Welcome back to the Daily Spin, the series in which I review 365 albums during 2023.
Each album will be given a rating on a scale from 0 to 10. You can look at the entire set here. Additionally, you can check out a list of my favorite song from each album right here.
If you want to suggest an album, good news! You can do so right here!
Album: The Planets (1918)
Artist: Gustav Holst
Link:
As performed by the Berlin Philharmonic in 1981, this is Gustav Holst’s wartime baby - first begun in 1914, then worked on through the duration of World War I until its completion and first publication in 1918 (funnily enough, prior to the discovery of Pluto).
What I love so much about this music is that can feel how its influence has trickled through into modern orchestral music, its own power notwithstanding.
The obvious title fighter is, appropriately, the king of the gods, Jupiter, a bombastic string and brass section that steps away to float and flutter, instrumental brackets volleying together before the stampeding low horns return. It’s three minutes in, though, that inevitably calls goosebumps to the surface of my skin, the first time that those strings call to their king, the rest of the instruments falling into line to hail to the processional march.
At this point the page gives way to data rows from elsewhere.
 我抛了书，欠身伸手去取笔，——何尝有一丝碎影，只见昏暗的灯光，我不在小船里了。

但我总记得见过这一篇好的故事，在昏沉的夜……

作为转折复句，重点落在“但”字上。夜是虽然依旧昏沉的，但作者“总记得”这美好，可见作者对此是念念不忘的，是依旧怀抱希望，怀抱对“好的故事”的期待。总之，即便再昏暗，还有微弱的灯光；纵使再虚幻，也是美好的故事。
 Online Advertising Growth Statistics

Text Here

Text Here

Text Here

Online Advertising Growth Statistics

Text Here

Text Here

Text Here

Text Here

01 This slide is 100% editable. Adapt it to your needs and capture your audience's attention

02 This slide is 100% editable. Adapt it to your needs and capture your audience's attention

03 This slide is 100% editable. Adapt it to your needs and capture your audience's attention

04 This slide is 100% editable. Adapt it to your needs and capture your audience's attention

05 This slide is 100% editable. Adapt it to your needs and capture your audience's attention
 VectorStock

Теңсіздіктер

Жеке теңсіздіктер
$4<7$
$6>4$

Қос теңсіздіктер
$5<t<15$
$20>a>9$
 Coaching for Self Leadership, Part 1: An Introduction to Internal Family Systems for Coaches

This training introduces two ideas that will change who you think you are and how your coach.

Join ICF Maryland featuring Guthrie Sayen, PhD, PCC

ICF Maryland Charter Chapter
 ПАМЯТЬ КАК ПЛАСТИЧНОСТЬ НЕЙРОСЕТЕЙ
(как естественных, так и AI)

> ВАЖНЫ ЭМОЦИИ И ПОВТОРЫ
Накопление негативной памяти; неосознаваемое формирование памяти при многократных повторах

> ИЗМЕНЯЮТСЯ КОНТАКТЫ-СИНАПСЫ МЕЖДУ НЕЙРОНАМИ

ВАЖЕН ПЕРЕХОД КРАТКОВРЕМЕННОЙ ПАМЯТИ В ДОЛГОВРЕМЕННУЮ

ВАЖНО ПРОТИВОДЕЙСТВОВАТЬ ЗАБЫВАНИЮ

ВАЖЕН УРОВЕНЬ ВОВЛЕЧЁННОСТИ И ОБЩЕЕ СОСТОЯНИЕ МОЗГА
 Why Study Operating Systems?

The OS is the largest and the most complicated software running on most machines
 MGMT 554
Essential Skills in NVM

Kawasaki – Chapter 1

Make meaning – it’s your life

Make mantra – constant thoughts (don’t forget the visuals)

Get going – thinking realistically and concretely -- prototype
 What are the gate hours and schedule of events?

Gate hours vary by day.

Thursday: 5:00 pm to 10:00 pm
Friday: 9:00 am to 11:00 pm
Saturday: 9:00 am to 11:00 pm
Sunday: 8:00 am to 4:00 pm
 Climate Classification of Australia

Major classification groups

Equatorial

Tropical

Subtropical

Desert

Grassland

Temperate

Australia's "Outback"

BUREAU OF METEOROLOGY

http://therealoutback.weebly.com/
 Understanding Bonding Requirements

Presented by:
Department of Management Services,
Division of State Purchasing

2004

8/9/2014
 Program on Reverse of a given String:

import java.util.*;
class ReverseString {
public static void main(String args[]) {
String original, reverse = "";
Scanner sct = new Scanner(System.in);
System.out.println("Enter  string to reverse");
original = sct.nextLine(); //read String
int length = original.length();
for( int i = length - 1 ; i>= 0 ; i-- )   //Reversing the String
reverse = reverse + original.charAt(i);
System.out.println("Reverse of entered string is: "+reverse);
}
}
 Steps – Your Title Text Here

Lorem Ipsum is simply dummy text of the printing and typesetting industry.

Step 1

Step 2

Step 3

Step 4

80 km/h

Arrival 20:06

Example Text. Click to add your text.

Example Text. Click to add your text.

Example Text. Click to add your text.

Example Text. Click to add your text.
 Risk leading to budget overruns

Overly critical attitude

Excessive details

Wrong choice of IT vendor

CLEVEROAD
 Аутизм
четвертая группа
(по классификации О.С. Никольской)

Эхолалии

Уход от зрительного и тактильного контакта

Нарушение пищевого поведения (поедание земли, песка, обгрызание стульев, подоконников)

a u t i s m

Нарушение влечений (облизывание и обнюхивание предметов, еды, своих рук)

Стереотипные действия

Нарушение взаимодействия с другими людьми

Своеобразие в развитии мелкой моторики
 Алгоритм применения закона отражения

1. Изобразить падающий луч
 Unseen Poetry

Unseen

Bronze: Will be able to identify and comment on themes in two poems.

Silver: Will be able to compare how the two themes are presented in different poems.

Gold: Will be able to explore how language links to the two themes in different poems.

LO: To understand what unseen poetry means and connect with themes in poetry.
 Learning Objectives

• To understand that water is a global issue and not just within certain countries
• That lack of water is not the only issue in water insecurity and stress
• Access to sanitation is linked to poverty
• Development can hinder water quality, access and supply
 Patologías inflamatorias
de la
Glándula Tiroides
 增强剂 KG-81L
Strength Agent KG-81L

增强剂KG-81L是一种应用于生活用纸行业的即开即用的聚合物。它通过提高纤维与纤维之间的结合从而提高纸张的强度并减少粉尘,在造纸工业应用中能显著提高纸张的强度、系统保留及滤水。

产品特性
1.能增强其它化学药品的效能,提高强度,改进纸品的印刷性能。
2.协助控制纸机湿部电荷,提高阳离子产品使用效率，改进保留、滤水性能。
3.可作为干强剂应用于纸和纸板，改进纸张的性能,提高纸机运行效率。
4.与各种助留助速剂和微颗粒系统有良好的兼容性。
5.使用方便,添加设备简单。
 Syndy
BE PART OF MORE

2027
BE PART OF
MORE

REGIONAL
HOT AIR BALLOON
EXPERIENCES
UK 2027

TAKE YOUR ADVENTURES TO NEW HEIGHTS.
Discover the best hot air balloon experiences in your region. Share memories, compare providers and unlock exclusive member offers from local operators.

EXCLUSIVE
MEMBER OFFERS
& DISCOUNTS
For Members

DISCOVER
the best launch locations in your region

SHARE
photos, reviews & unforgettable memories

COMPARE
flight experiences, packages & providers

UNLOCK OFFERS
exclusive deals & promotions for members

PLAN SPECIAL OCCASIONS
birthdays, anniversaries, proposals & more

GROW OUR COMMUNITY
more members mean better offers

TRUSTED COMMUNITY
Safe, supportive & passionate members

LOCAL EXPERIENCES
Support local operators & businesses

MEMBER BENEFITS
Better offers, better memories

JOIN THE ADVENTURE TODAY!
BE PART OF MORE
You get brief moments where those fluttering woodwinds and higher strings dash around the soundscape, but it all comes back to a head with one final call to that iconic rise at the seven-minute mark, one last titanic statement as everything around it levitates into majestic frenzy.
My other favorite that I want to call out to is Neptune, mostly because every time I listen to this one I can hear the Harry Potter and Star Wars soundtracks. Now, I can’t lay claim to John Williams having been influenced by this, but you’d be hard-pressed to tell me otherwise, the way that Neptune in particular claims this very ethereal air to it, almost magical in a way. It feels of another world in a way that other songs from the suit don’t - it’s the same hopeful woodwinds that back each hero of the Star Wars universe as they first begin to take those daunting steps into the galaxy, the first sweeping strings that flutter around an eleven-year old Harry Potter as he feels the rush of magic through his hand that first time in the wand shop.
It’s not a perfect instrumental suite - I do feel that some of the arrangements would benefit greatly from being about a third of the length, but that’s also Holst’s style, in essence, so I’m unsure whether to be harsh because of it. Regardless, the highs of this album are gorgeous, and if nothing else, it’s worth a listen for that.